— Directions —
Repeat exactly the lines from the one containing "How far is [311,203]" through the last line of the records below, both included, and nothing else.

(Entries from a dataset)
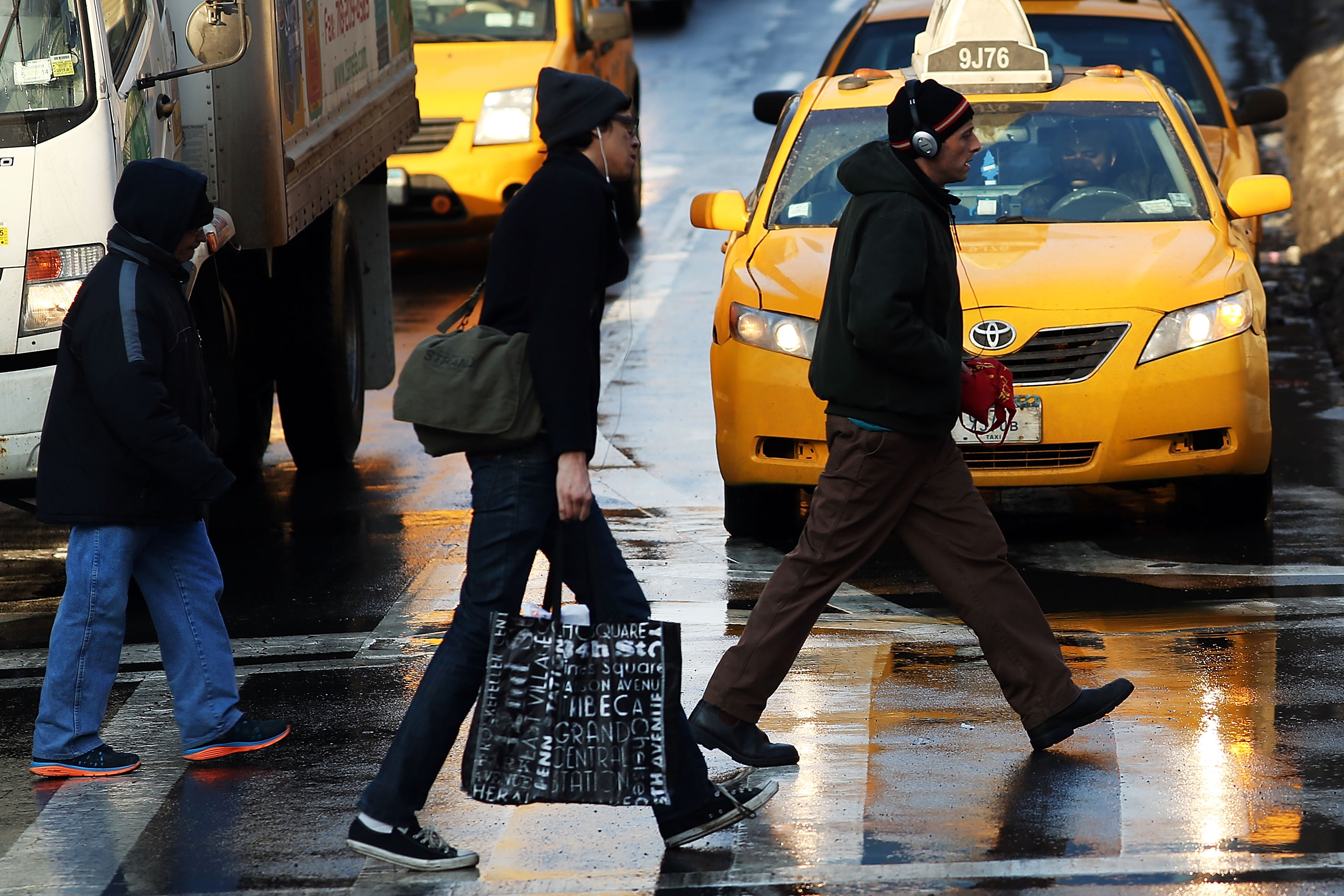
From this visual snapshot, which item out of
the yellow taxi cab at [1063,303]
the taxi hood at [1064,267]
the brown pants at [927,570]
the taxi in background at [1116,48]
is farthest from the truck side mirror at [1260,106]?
the brown pants at [927,570]

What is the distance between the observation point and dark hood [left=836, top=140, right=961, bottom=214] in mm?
4805

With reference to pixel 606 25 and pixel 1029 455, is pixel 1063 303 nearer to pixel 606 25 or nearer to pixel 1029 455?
pixel 1029 455

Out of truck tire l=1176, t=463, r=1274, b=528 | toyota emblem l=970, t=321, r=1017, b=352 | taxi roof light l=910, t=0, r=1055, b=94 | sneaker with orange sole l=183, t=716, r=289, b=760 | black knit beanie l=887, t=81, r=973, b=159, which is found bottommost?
truck tire l=1176, t=463, r=1274, b=528

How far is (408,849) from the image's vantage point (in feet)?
14.3

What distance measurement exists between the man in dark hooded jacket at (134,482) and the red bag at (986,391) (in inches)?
77.8

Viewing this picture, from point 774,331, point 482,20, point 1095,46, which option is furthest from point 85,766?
point 482,20

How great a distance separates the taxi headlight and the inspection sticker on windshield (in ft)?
12.8

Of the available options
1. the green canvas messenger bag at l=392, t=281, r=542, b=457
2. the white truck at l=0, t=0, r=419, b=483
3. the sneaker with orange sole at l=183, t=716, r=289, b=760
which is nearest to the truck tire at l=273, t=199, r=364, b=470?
the white truck at l=0, t=0, r=419, b=483

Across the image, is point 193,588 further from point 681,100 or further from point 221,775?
point 681,100

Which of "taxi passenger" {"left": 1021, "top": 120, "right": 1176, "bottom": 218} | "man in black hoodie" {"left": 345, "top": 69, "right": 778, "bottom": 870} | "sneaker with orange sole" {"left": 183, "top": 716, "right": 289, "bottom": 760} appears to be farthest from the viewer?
"taxi passenger" {"left": 1021, "top": 120, "right": 1176, "bottom": 218}

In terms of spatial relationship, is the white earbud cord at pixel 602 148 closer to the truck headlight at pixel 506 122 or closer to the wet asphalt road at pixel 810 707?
the wet asphalt road at pixel 810 707

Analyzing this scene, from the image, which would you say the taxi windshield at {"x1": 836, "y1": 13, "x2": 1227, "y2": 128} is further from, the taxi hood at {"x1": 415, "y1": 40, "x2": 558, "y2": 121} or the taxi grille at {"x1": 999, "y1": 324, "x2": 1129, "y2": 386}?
the taxi grille at {"x1": 999, "y1": 324, "x2": 1129, "y2": 386}

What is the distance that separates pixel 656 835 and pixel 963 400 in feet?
4.51

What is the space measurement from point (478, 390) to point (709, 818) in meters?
1.14
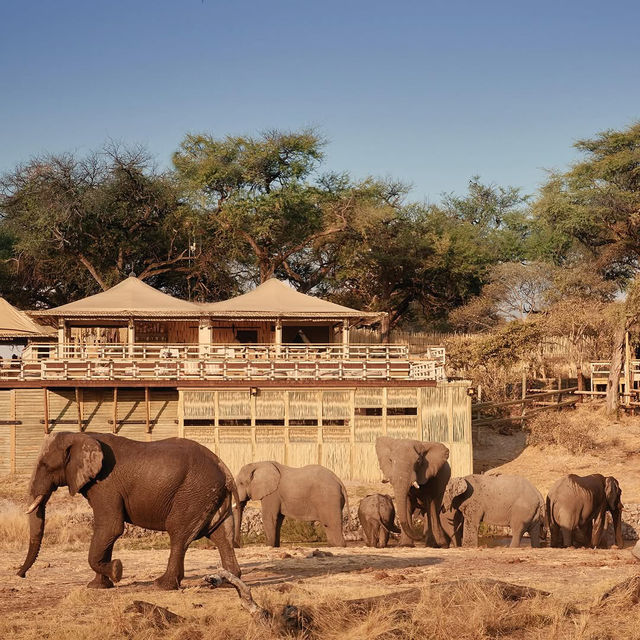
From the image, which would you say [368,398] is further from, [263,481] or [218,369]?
[263,481]

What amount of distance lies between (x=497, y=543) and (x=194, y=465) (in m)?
11.9

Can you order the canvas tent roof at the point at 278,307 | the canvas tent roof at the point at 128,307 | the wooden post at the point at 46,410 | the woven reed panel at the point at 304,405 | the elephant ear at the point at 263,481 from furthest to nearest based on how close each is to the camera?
1. the canvas tent roof at the point at 278,307
2. the canvas tent roof at the point at 128,307
3. the wooden post at the point at 46,410
4. the woven reed panel at the point at 304,405
5. the elephant ear at the point at 263,481

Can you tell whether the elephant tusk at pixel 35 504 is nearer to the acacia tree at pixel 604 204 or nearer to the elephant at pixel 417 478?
the elephant at pixel 417 478

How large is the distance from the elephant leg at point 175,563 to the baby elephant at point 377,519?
9.01m

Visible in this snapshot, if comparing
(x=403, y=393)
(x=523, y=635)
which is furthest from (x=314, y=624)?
(x=403, y=393)

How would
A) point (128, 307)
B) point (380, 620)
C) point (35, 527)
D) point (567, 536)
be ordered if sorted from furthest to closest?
point (128, 307), point (567, 536), point (35, 527), point (380, 620)

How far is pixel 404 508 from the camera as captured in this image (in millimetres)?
20516

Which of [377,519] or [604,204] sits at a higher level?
[604,204]

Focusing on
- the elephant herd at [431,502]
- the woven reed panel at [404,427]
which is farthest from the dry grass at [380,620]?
the woven reed panel at [404,427]

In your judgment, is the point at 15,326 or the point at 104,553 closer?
the point at 104,553

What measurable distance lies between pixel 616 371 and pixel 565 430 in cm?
546

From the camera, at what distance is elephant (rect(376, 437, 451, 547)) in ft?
68.5

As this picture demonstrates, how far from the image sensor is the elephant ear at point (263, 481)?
67.4 ft

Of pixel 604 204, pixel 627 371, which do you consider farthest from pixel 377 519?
pixel 604 204
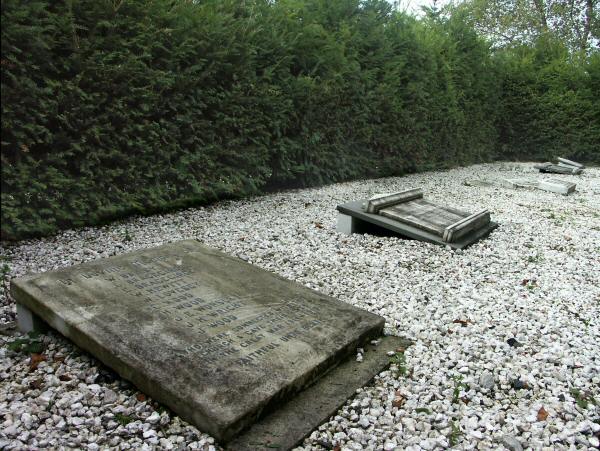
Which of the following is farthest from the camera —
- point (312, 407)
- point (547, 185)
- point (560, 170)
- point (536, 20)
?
point (536, 20)

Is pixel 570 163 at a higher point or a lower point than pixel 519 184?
higher

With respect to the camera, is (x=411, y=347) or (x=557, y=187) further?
(x=557, y=187)

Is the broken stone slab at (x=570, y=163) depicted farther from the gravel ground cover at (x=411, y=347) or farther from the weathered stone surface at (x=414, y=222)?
the weathered stone surface at (x=414, y=222)

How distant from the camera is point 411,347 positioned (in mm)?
3107

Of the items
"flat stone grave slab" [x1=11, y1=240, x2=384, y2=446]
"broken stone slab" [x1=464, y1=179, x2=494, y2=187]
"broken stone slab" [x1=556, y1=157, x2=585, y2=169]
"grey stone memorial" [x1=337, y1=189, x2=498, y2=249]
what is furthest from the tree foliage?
"flat stone grave slab" [x1=11, y1=240, x2=384, y2=446]

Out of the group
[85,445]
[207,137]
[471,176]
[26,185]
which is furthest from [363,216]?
[471,176]

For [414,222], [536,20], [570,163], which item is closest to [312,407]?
[414,222]

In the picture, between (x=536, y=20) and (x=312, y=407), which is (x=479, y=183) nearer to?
(x=312, y=407)

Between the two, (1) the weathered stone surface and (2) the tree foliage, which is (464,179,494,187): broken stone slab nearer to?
(1) the weathered stone surface

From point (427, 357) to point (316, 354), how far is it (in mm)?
800

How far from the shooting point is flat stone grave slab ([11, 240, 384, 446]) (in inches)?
89.9

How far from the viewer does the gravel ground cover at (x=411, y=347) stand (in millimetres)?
2289

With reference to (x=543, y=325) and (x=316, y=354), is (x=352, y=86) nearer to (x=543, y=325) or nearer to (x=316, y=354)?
(x=543, y=325)

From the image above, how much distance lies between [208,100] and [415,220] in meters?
3.16
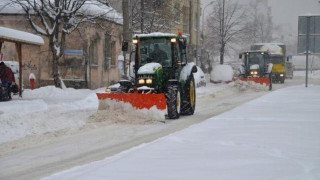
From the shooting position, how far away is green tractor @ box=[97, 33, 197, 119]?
12.5 meters

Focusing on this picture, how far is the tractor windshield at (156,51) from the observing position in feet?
45.2

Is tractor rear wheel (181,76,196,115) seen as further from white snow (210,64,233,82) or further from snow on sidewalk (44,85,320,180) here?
white snow (210,64,233,82)

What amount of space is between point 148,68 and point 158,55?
0.87m

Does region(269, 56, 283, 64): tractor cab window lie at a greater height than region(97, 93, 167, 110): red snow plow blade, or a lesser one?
greater

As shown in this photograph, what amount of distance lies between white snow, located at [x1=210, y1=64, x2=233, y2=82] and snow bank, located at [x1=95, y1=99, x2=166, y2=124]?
2243 centimetres

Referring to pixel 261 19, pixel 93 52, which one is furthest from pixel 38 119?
pixel 261 19

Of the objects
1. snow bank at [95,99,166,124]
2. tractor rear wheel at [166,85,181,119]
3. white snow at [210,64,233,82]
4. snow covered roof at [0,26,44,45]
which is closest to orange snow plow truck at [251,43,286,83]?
white snow at [210,64,233,82]

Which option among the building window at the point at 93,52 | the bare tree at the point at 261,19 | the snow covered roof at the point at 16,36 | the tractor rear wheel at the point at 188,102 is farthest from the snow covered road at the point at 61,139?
the bare tree at the point at 261,19

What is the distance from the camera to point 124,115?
12.4 meters

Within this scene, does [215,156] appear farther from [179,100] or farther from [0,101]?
[0,101]

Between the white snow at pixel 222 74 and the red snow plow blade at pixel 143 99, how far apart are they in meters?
22.4

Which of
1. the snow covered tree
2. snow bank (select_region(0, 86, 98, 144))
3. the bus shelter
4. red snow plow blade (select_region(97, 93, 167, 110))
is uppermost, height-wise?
the snow covered tree

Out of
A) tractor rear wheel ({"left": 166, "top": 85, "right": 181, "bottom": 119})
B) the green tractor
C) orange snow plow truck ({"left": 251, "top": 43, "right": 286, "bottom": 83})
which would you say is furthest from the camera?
orange snow plow truck ({"left": 251, "top": 43, "right": 286, "bottom": 83})

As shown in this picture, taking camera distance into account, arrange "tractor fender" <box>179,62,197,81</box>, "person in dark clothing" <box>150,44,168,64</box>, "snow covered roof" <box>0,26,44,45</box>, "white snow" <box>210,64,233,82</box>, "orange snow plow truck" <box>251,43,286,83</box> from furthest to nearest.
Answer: "orange snow plow truck" <box>251,43,286,83</box>, "white snow" <box>210,64,233,82</box>, "snow covered roof" <box>0,26,44,45</box>, "tractor fender" <box>179,62,197,81</box>, "person in dark clothing" <box>150,44,168,64</box>
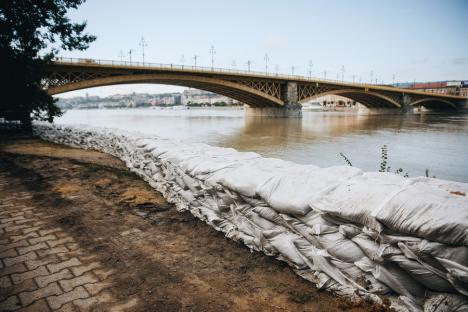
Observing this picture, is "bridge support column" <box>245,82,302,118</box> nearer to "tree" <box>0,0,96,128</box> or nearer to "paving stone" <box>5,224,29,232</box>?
"tree" <box>0,0,96,128</box>

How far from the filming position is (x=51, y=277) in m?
2.34

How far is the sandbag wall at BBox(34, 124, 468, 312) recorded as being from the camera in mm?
1555

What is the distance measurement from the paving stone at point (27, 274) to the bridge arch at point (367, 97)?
129 ft

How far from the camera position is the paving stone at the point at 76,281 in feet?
7.34

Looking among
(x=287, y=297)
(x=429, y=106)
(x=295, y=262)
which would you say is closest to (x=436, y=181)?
(x=295, y=262)

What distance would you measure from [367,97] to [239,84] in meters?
27.2

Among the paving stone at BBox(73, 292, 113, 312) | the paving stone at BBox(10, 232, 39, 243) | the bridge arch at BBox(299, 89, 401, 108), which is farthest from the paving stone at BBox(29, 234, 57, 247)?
the bridge arch at BBox(299, 89, 401, 108)

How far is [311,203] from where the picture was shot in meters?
2.18

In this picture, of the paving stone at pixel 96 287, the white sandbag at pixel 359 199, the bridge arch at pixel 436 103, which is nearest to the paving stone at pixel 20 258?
the paving stone at pixel 96 287

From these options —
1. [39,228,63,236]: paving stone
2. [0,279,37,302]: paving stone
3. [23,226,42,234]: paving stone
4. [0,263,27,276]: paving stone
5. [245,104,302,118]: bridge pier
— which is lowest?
[0,279,37,302]: paving stone

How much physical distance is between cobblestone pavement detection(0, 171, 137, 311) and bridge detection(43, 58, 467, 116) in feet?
71.5

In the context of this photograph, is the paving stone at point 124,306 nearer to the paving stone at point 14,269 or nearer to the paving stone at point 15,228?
the paving stone at point 14,269

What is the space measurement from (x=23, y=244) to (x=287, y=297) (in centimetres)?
260

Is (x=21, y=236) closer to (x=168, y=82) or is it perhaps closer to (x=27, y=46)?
(x=27, y=46)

— Response to the task —
How far is [311,203] from where the picture was shot in meters?
2.18

In this picture, of the paving stone at pixel 96 287, the white sandbag at pixel 359 199, the bridge arch at pixel 436 103, which is nearest to the paving stone at pixel 20 258?
the paving stone at pixel 96 287

From these options —
1. [39,228,63,236]: paving stone
2. [0,279,37,302]: paving stone
3. [23,226,42,234]: paving stone
4. [0,263,27,276]: paving stone
5. [245,104,302,118]: bridge pier
— which is lowest?
[0,279,37,302]: paving stone

How much physical distance is between cobblestone pavement detection(0, 171, 137, 311) and bridge detection(43, 58, 467, 116) in feet?
71.5

In the context of this photograph, is the paving stone at point 124,306 nearer to the paving stone at point 14,269 or nearer to the paving stone at point 15,228?
the paving stone at point 14,269

What is the space measurement from (x=23, y=244) to (x=287, y=297) (in centimetres)?
260

Is (x=21, y=236) closer to (x=168, y=82) or is it perhaps closer to (x=27, y=46)?
(x=27, y=46)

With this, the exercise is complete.